**Aufgabe 1:**
Prüfe, ob die Aussagen (a), (b) und (c) mit dem Textauszug zum Knudsen-Transfer übereinstimmen. Beantworte jede mit Ja oder Nein und zitiere wortgetreu die ausschlaggebenden Worte des Textauszugs.
(a) Knudsen kehrte zunächst für 16 Monate nach Norwegen zurück.
(b) Gigovics Vertrag in Russland läuft 2026 aus.
(c) Nach der Prüfung durch die KSV sind Transfers von und zu russischen Clubs derzeit unzulässig.

**Textauszug:**
● ● ●

Der erste Kontakt sei über die Berater der Spieler erfolgt, erklärte Holstein. Dort seien das grundsätzliche Interesse hinterlegt "und in diesem Zuge auch etwaige Möglichkeiten einer Realisierbarkeit eines Transfers diskutiert" worden.

Knudsen war nur mit einem festen Transfer zu bekommen

Auf Seiten der Spieler stießen die Schleswig-Holsteiner aus nachvollziehbaren Gründen auf offene Ohren. Gleich drei Stationen hatte Gigovic seit März 2022 absolviert. Da sein Vertrag in Russland 2025 ausläuft, könnte sich für ihn an der Kieler Förde eine längerfristige Perspektive ergeben.

Knudsen, der überhaupt erst zwei Monate vor der russischen Invasion ins Nachbarland bis 2026 in Rostov unterschrieben hatte, kehrte zunächst für 16 Monate nach Norwegen zurück. In Dänemark folgte dann die Saison 2023/2024.

Die KSV habe sich im Vorfeld des Transfers von Knudsen nicht nur mit dem Spieler befasst. Es ging auch um seinen "absoluten Wunsch", aus unterschiedlichen Gründen, unter anderem mehreren 'Leihen' in den vergangenen Jahren, nun eine sportlich feste Heimat außerhalb Russlands haben zu wollen, heißt es in der Kieler Stellungnahme weiter. 

Man habe in diesem Zuge allerdings die Information erhalten, dass seine Verpflichtung unter anderem nur dann möglich wäre, wenn es sich um einen festen Transfer handelt. Und weil der Mittelfeldspieler vom Alter und Profil her genau den Vorstellungen des Clubs entsprach, "haben wir uns dazu entschlossen, uns mit diesem Thema intensiver zu beschäftigen".

Transfers mit russischer Beteiligung "sind aktuell zulässig"

Dazu gehörten auch die "besonderen Gegebenheiten des Wechsels aus der russischen Liga". Vor allem stellte der Aufsteiger sicher, "dass wir nicht gegen Regularien oder Sanktionen der FIFA oder der EU verstoßen". Das Ergebnis sei eindeutig gewesen: "Transfers von/zu russischen Clubs sind aktuell zulässig."

Die KSV Holstein entschied also, "in die Verhandlungen mit dem Spieler und dem abgebenden Verein zu gehen" und konnte "in dem Fall am Ende eine Ablösevereinbarung treffen". Die Kieler, die zuvor maximal zweitklassig gespielt und sich den Aufstieg aus der Vierten bis in die Bundesliga in den vergangenen Jahren mit viel Fleiß (nicht zuletzt bei den Transferentscheidungen) und harter Arbeit verdient haben, investierten wohl rund eine Million Euro für Knudsen.

● ● ●

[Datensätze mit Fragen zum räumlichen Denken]
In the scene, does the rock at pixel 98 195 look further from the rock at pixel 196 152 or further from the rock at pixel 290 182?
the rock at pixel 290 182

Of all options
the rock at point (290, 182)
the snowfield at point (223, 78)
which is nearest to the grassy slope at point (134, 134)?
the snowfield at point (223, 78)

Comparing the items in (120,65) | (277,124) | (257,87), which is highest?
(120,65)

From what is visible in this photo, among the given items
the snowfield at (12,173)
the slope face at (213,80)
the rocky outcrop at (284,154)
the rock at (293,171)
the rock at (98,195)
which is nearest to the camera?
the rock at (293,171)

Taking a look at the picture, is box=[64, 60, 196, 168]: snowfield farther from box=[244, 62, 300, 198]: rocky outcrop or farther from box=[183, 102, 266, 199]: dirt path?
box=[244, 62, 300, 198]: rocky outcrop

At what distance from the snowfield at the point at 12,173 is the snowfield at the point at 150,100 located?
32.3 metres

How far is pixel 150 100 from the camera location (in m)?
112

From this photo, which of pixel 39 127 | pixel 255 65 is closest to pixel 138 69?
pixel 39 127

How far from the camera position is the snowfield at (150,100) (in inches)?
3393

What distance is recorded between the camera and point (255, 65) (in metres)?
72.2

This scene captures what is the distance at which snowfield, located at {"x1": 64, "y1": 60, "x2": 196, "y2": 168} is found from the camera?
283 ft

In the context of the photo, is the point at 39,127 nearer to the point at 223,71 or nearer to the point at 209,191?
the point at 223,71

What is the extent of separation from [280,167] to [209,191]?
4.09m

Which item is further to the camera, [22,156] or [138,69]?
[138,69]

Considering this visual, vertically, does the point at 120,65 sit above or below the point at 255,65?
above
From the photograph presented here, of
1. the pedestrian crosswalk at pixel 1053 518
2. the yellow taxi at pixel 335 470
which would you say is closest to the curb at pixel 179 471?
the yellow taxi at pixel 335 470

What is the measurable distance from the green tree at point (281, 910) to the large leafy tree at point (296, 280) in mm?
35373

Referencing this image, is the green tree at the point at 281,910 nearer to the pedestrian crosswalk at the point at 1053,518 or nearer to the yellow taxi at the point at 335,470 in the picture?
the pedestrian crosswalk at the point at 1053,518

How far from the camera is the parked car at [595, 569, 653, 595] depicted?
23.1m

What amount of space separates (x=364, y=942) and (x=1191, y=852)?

● ● ●

**Aufgabe 2:**
Schreibe die Datensätze von der Zeile mit „How far from the camera position“ bis zum Ende der Datensätze neu, beide Enden eingeschlossen. Ersetze darin „camera“ durch „observer“ und lass alles andere unverändert.

**Antwort 1:**
(a) Ja: „kehrte zunächst für 16 Monate nach Norwegen zurück“
(b) Nein: „Da sein Vertrag in Russland 2025 ausläuft“
(c) Nein: „Transfers von/zu russischen Clubs sind aktuell zulässig.“

**Antwort 2:**
How far from the observer position is the snowfield at (150,100) (in inches)?
3393

What distance is recorded between the observer and point (255, 65) (in metres)?
72.2

This scene captures what is the distance at which snowfield, located at {"x1": 64, "y1": 60, "x2": 196, "y2": 168} is found from the observer?
283 ft

In the context of the photo, is the point at 39,127 nearer to the point at 223,71 or nearer to the point at 209,191?
the point at 223,71

What is the extent of separation from [280,167] to [209,191]?
4.09m

Which item is further to the observer, [22,156] or [138,69]?
[138,69]

Considering this visual, vertically, does the point at 120,65 sit above or below the point at 255,65?
above
From the photograph presented here, of
1. the pedestrian crosswalk at pixel 1053 518
2. the yellow taxi at pixel 335 470
which would you say is closest to the curb at pixel 179 471?
the yellow taxi at pixel 335 470

What is the measurable distance from the green tree at point (281, 910) to the large leafy tree at point (296, 280) in mm?
35373

Referencing this image, is the green tree at the point at 281,910 nearer to the pedestrian crosswalk at the point at 1053,518 or nearer to the yellow taxi at the point at 335,470 in the picture?
the pedestrian crosswalk at the point at 1053,518

How far from the observer is the parked car at [595, 569, 653, 595] depicted?
23.1m

What amount of space separates (x=364, y=942) and (x=1191, y=852)?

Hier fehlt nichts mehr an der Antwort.